When it is time to take you on my lap here is
my chest for your elbow’s prodding when
you find yourself annoyed
I mean, at least he’s anticipating her annoyance, I guess. But I still don’t feel he’s making the strongest case for himself. Let’s contrast with Aja, the prince who eventually wins her:
Here, good lady, be seated on my lap,
so long have I been pining for you
who comes to me like a rain cloud
(A much more nicely-phrased invitation, in my opinion)

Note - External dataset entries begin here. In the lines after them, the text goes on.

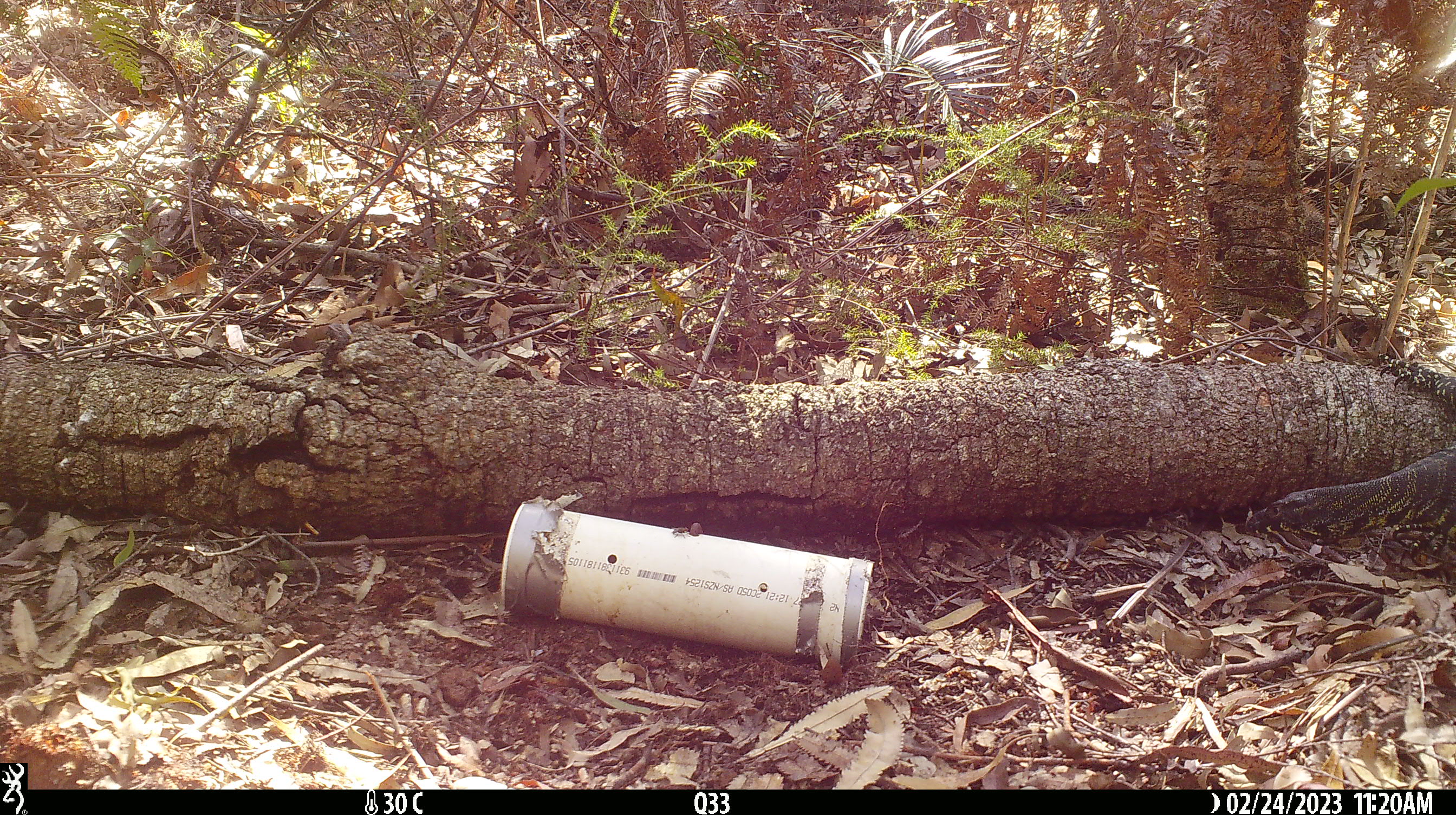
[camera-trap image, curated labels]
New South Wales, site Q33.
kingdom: Animalia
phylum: Chordata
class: Reptilia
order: Squamata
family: Varanidae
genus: Varanus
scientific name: Varanus varius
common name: lace monitor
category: goanna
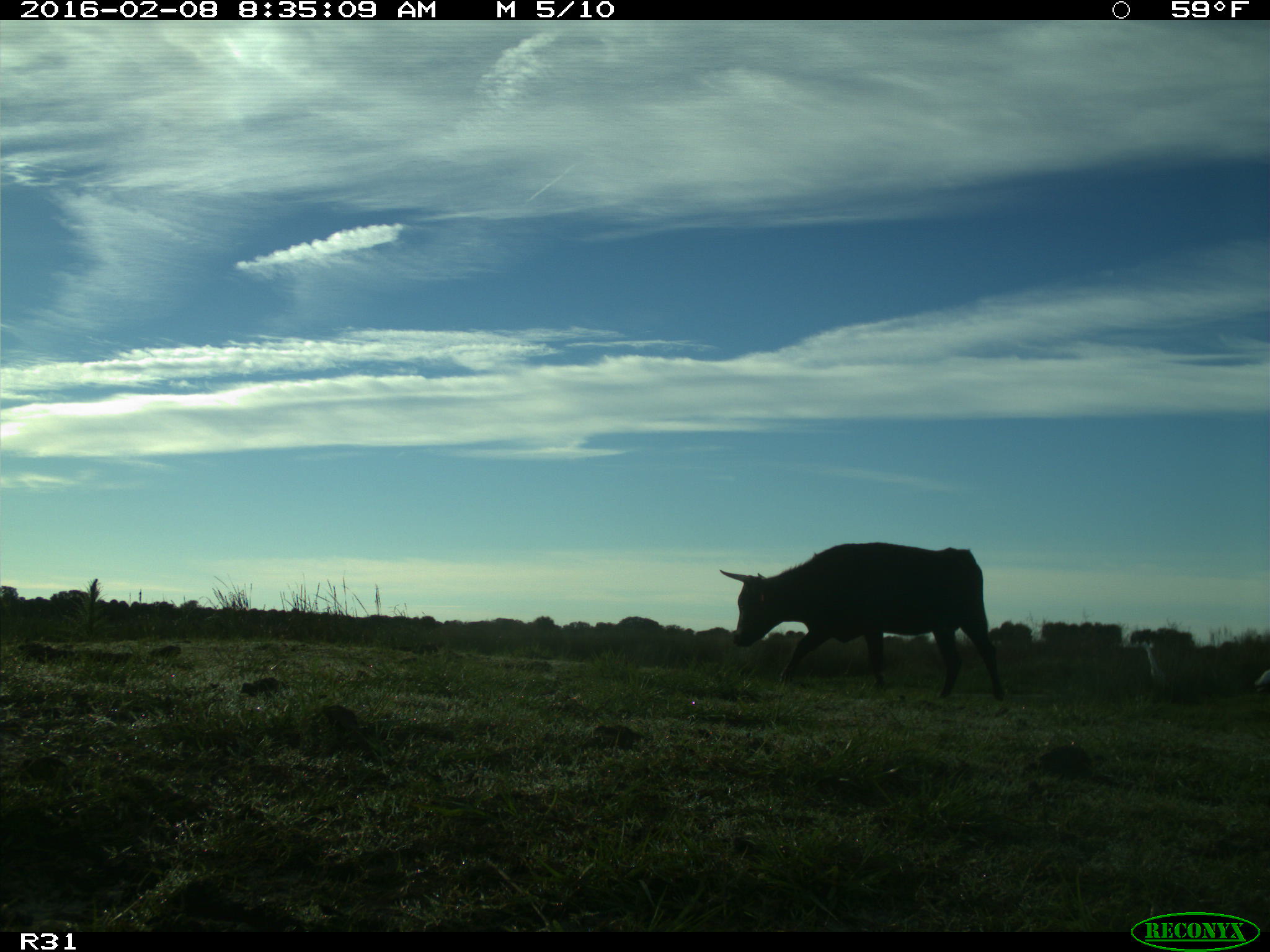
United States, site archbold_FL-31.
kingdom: Animalia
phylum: Chordata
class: Mammalia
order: Artiodactyla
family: Bovidae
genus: Bos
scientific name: Bos taurus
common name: domestic cow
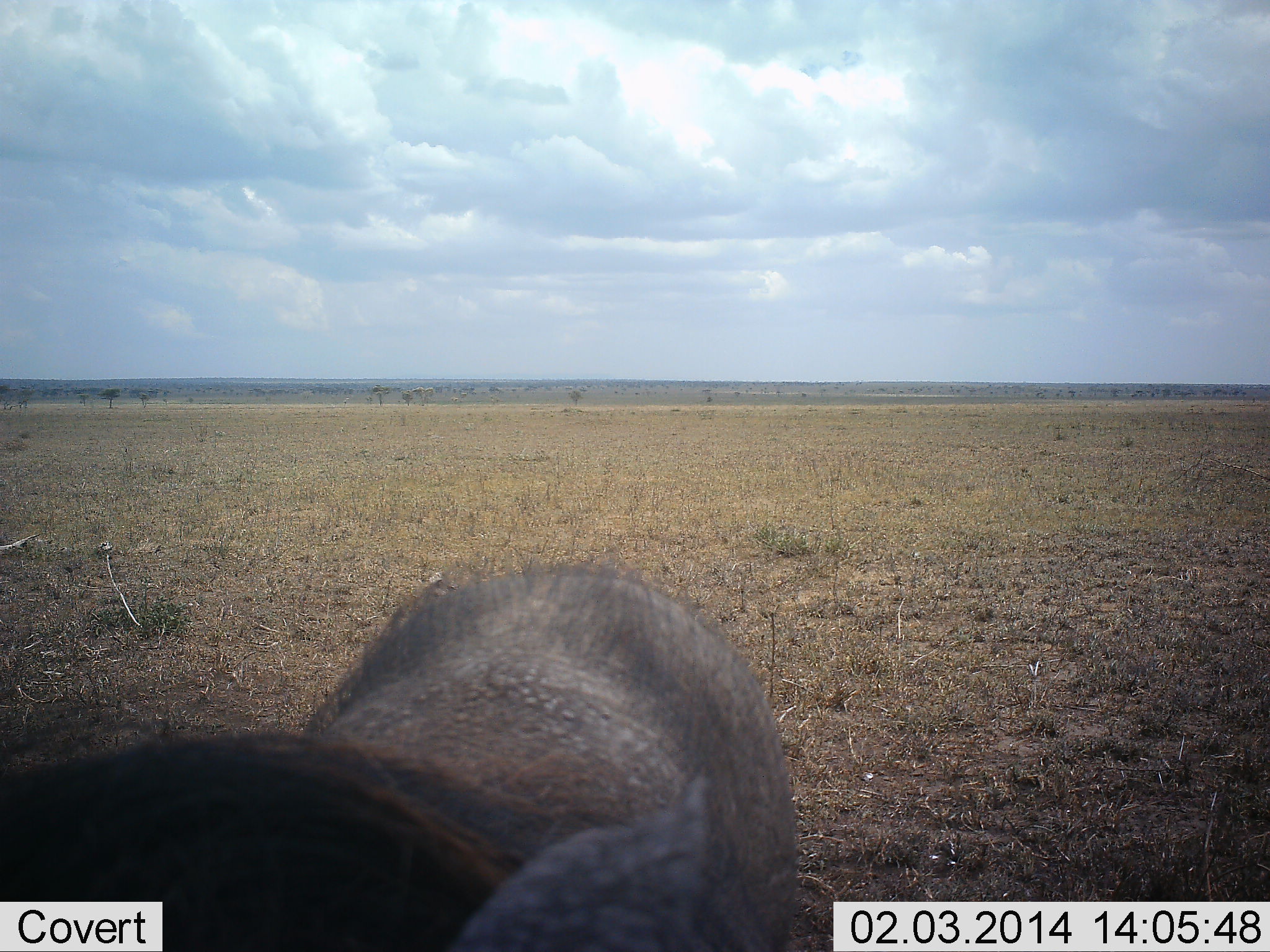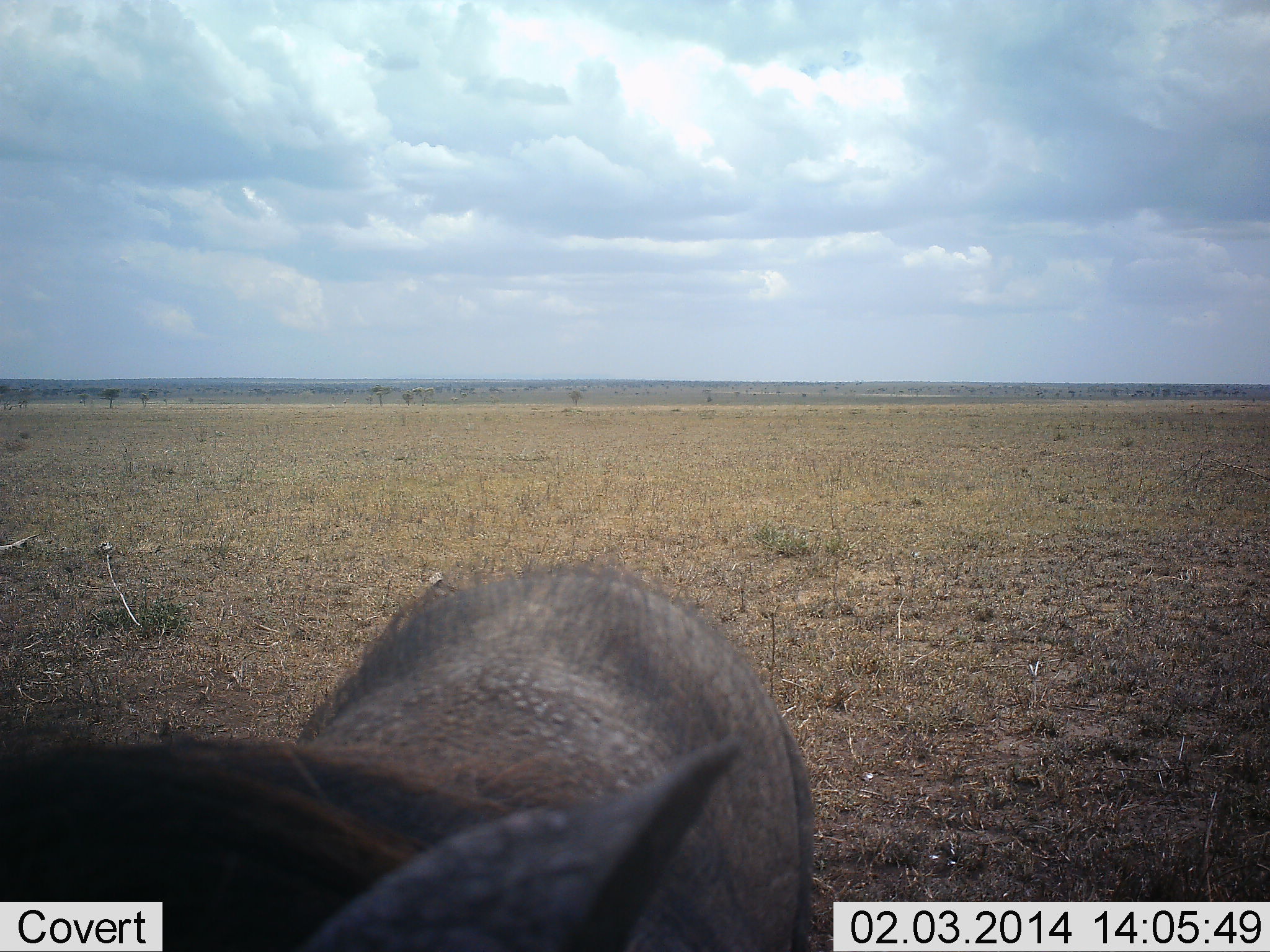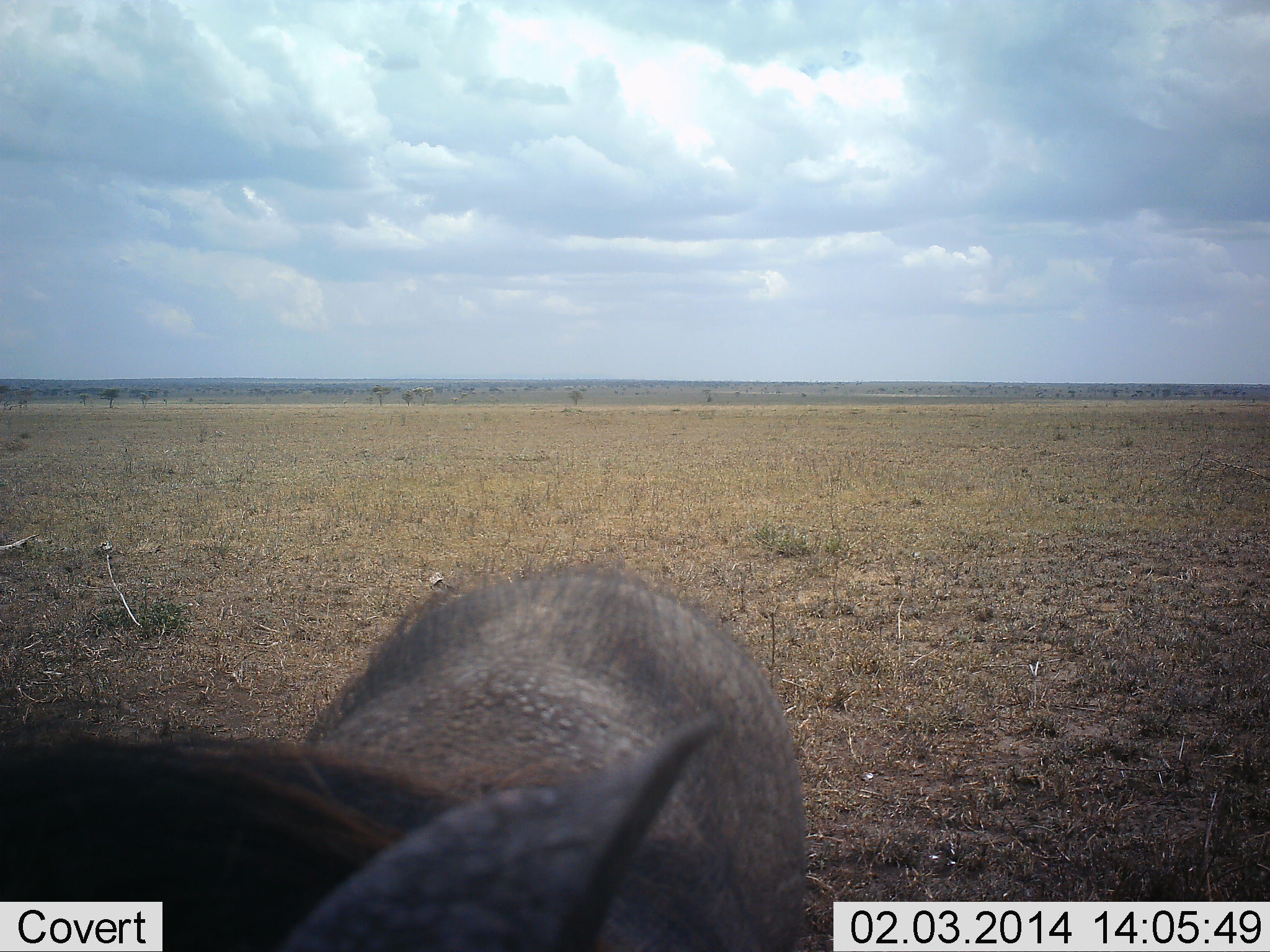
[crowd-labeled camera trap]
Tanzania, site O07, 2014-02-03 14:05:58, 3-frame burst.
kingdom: Animalia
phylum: Chordata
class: Mammalia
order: Artiodactyla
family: Suidae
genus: Phacochoerus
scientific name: Phacochoerus africanus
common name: warthog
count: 1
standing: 80%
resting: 0%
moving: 0%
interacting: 20%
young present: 0%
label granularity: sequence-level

You are the fine showers of my poetic
rapture, disappearing when regarded too
closely, but turning into gentle rainfall
when you allow me to take you on my lap
What’s with the lap obsession? The tropes in medieval Javanese love poetry seem to be: annoyed women, shared sleeping mats, languorous undressing, fingernail wounds, and lap-sitting, rain (lots of rain) and mutual hair-combing. To wit:
You alone, noble lady, will be the cause of slightly swollen nail scratches
Be still, my heart.
The last poem, the Bhasa Tanakung, is subtitled “The lament of Tanakung, ‘he who is without desire.'” But that turns out to be more of an aspirational than descriptive name, given that the whole poem is an alternately bitter and yearning paean to unrequited love. Tanakung’s lover’s father has arranged her marriage to someone else, and Tanakung is:
Disappointed–for she was reluctant to follow me in my vow to seek death,
Mistaken–for considering she might love me, if only because of my great longing
Um. Right. Great. A medieval Javanese Nice Guy© (“But I held the door open for you! WHY won’t you kill yourself with me?”).
And on that note, my foray into Javanese love poetry is complete. All kidding aside, there’s some interesting and lovely and romantic stuff there, though maybe a little too esoteric to put into your wedding vows (“…and I promise to always smooth out your eyebrows when they arch in faint annoyance, and to help rearrange your coiffure when it is damp from the exertions of pleasure…”). The book is free, the link is up at the top of the page, I bid you to go and spend half an hour thinking about the sexual exploits of medieval Javanese royalty.